Now I snigger and roll my eyes when I hear people trotting out that line.
Apologies if you really have managed not to change, or intend not too.
But I don’t believe it for a second.
- You are not a priority anymore. Neither is your partner. Your baby calls the shots now. At some point you will have to manage on four hours sleep (or less) or eat your dinner cold.
- Someone else’s happiness matters more than your own. Sure, you can spend an entire Saturday shopping if that’s what you want. But Junior is likely to get pretty darned bored in that pushchair all day, and you will leave a trail of raisins/juice/chocolate buttons behind you. Spending an afternoon at soft play is likely not your idea of heaven, but you’ll come around when you see how much sweaty fun your offspring has leaping into ball pits and careering down crazy slides. It’ll also help that they sleep well that night too.
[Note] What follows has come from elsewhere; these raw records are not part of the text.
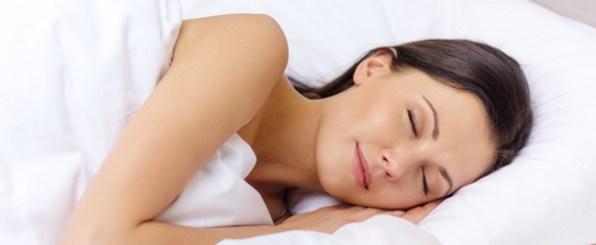 たったこれだけ?肌美人になるため、寝る時に気を付けたい7つのこと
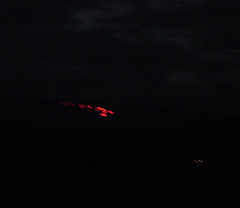 Lava from 5 miles away on Mt. Kilauea - Big Island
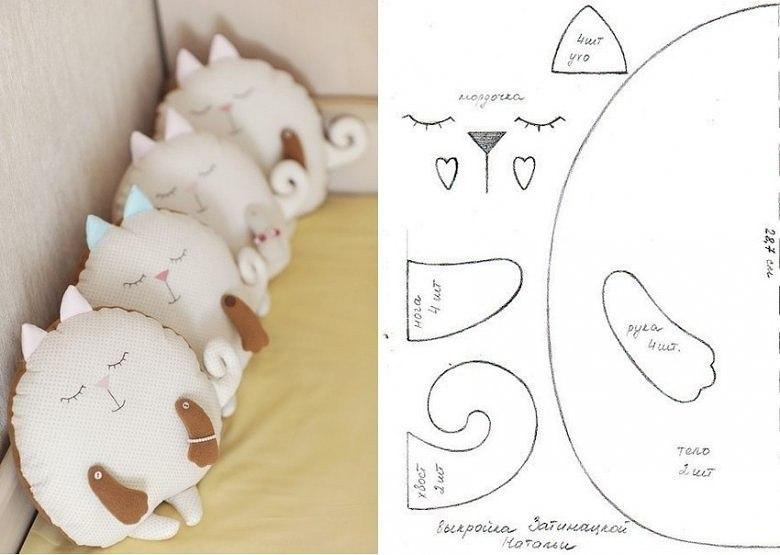 Как сшить подушку кота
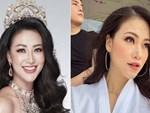Chuyện không thể ngờ! Tân Hoa hậu Trái đất năm 17 tuổi từng nổi danh với cái tên Ngọc My, em gái kết nghĩa của Ngọc Trinh-10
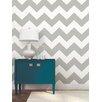 NuWallpaper Ziggy 5.49m L x 52cm W Roll Wallpaper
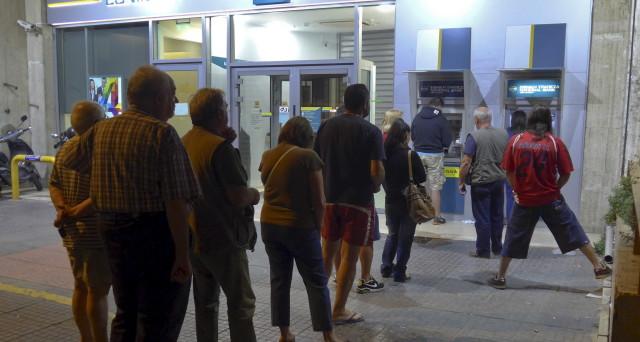 Banche in Grecia di nuovo a rischio collasso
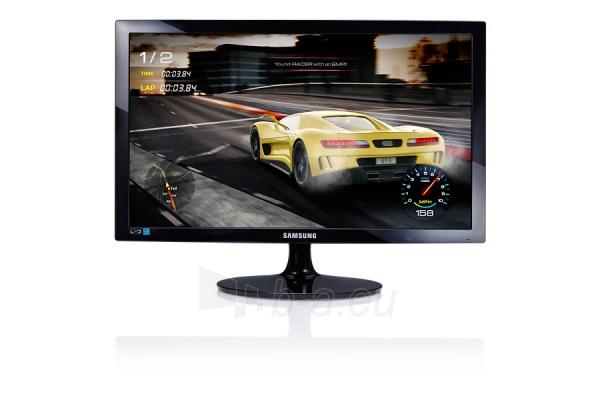 Monitorius SAMSUNG S24D330H 24inch Wide TFT Paveikslėlis 1 iš 1 310820219093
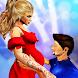 妊娠中 ママ 赤ちゃん お手入れ シミュレーター 妊娠 ゲーム - Androidアプリ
- You get older. Most of us change our habits as we settle into thirties and forties, whether kids is a cause or consequence of this I couldn’t say, but either way life is a process, just because we change doesn’t mean it’s bad.
- You realise that having kids is a good excuse to act like a kid. Paddling in the sea in February when you’re thirty-two looks a bit odd. Doing it with a toddler however is perfectly acceptable. Not to mention ice-cream, sweets, donuts. You can even trot out a pre-schooler tantrum with the excuse that you’re ‘showing them how silly they look’.
- You’re friendship groups will shift. Inevitably you will start hanging out with people who also have littlies, whether it’s friends you’ve not seen since they had kids, or someone you met at a baby group. Doing baby-stuff with someone else can be more enjoyable than on your own, particularly before your baby does much walking and talking.
- Going out involves much planning. Stopping at the pub on the way home pre-kids is simple. After kids, it disrupts routine, the baby needs to be fed, they’re overtired, and if you do manage that drink in peace, any kind of hangover isn’t generally well received at 5am by a screaming child. And if you try to go out without kids….you need a babysitter, they’ll definitely be ill, you’ll have to try and get ready, after which you’ll just think it’ll be easier to stay in.
- Money. Whatever way you do it (unless you have wonderful family who look after your kids for free), kids cost. Whether you reduce your hours to stay home with them, give up work entirely, or decide to put them into childcare, you are probably going to be faced with less money coming in. So your life will change on that front. Not that it’s bad, just different.
So, embrace the change, it’s part of our story. If you can let something as massive as becoming a parent NOT change you, then I actually think you have something wrong with you. I think we all accept that we go through different phases, and being a parent is one of those. You may come out of it a completely different person. You may revert back to (kind of) how you were. It matters not. All that does matter is that you enjoy your life, and your little people enjoy theirs; whatever form that may take.